“All You Need is Love,” a documentary from second-time Scottish director Stuart Cameron, offers a look into the lives of Burmese migrant children at the Good Morning School in the Thai border town of Mae Sot. Narrated by Sigourney Weaver, the film’s focus on the plight of Burmese migrants is especially timely, as many NGOs increasingly shift their activities inside Burma, leaving refugees and migrants with fewer resources as donor funds dry up.
It’s a sweet and beautifully shot film that gently introduces the viewer to life on the border, one bright-eyed, adorable student at a time. These are children who take care of and support each other; who learn to get themselves to school before most Western children can put their own shoes on. They laugh and play, but also speak casually of human trafficking and regard unfamiliar vehicles warily while walking to the corner store for sweets. They rise early to study before school and help their parents in the fields when they return home. They dream of a future in which they are doctors, fashion designers, engineers, football players. No one takes education for granted, as they’ve seen their friends forced to drop out of school to work in factories, fields, and brothels.

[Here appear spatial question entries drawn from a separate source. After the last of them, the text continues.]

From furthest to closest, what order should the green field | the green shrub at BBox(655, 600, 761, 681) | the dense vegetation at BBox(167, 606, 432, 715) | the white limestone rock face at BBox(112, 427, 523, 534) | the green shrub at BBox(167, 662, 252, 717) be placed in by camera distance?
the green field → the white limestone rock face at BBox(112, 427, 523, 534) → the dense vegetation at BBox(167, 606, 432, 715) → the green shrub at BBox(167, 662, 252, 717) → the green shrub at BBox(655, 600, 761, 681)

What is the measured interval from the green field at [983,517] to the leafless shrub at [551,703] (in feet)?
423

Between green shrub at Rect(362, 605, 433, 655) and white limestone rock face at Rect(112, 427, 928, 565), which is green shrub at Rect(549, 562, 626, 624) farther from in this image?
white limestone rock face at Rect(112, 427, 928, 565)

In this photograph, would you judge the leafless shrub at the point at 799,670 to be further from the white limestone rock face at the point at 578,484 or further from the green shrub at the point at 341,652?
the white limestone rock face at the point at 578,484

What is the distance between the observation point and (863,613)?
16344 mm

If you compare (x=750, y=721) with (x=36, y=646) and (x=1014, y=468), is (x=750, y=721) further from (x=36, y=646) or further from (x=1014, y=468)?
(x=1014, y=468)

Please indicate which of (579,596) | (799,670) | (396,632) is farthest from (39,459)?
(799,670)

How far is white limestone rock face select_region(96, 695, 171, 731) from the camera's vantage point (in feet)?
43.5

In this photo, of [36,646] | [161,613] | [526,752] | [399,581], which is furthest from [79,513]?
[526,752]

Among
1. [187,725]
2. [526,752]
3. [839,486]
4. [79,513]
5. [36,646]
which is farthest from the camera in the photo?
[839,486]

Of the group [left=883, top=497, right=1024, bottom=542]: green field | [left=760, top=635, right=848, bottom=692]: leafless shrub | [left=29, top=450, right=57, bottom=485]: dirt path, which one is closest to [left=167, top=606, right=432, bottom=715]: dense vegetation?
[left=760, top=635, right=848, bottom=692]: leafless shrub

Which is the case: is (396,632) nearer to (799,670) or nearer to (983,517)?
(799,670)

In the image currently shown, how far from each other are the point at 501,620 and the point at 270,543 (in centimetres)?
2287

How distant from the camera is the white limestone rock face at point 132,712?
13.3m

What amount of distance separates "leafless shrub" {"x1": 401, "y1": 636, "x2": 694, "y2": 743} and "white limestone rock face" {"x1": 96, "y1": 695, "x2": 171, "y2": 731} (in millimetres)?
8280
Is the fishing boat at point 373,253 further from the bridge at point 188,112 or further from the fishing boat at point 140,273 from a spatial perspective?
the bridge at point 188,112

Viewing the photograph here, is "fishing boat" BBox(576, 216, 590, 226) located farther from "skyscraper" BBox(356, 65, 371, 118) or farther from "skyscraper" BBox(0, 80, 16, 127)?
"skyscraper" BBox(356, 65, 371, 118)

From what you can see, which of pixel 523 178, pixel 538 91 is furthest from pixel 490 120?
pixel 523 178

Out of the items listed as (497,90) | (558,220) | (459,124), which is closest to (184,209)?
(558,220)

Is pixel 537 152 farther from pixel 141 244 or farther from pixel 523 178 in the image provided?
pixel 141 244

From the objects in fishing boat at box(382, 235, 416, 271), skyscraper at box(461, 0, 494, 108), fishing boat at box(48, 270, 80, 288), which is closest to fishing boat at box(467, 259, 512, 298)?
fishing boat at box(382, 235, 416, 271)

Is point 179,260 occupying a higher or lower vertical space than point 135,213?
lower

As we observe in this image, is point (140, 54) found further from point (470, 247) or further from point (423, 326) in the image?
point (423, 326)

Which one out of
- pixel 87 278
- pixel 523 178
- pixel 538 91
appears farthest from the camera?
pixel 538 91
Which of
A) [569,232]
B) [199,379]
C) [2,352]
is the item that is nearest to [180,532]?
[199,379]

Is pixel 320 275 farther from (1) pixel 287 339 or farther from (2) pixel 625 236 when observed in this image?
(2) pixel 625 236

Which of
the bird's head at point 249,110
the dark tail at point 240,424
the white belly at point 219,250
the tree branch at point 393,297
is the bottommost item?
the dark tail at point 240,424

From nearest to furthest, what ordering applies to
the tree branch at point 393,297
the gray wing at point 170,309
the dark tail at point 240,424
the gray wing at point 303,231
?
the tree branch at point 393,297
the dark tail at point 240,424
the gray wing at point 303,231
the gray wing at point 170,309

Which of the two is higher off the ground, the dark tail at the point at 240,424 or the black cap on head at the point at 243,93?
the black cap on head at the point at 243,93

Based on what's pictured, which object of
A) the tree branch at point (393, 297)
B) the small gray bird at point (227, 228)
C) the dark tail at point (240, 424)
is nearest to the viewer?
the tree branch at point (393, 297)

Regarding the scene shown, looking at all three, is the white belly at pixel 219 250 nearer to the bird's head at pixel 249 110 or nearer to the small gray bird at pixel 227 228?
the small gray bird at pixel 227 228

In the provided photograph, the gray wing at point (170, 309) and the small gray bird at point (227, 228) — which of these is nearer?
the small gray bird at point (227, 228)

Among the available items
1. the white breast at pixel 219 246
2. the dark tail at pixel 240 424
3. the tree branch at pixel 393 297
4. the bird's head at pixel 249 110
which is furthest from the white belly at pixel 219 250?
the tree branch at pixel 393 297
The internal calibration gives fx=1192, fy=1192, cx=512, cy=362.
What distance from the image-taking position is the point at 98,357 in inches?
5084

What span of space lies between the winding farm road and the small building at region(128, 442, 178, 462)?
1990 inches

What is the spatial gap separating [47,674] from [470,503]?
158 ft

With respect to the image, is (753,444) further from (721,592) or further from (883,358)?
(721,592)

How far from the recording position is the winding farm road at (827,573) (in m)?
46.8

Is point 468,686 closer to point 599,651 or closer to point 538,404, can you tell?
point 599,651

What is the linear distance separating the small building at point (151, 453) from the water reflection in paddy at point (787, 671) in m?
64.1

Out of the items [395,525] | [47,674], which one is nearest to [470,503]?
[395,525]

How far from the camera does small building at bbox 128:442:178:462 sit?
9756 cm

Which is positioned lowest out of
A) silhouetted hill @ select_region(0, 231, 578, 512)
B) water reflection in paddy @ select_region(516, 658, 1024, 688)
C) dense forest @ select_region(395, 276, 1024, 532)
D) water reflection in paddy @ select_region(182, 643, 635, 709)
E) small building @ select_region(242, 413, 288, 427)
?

The film is also a story of mothers—the strong women who dedicate their lives to supporting these children. We meet Paw Ray, a humble Karen schoolteacher who took it upon herself to educate migrant children and now oversees a network of more than 50 schools; Magsaysay Award winner Dr. Cynthia Maung of the Mae Tao clinic, who helps illuminate Burmese migrants’ lack of access to state services such as health care; and Erin Terzieff, a Los Angeles-based schoolteacher who has found her life’s passion in nurturing and protecting the children of Good Morning School. There’s also Oma, the school cook, who feeds more than 120 students (the figure has grown to 300 since the time of filming) each day while struggling to provide food for her own 10 children.
The film endeavors to take the viewer on a “journey toward a greater understanding of the human spirit,” but it tends to get caught up in the charitable spirit of the Western entities that bestow the school with a new building, pigs and supplies. It warms the heart to see the children receiving these gifts with excitement, appreciation and responsibility, but the show of Western heroism shifts the focus from the children themselves and how they make the best of their situation in the absence of these amenities. The thesis invoked in the documentary’s title is at times lost in scenes that instead seem to suggest that “All you need is love … and also, this proper school building donated by Americans.”
In many ways, however, this is true. A great deal of Burma’s untapped potential lies in the talent and ambition of marginalized children like those of Good Morning School. They need international aid to secure basic human rights and the future they deserve. Hopefully, this film will help.
“All You Need is Love” premieres Oct. 31 in select theaters in the United States.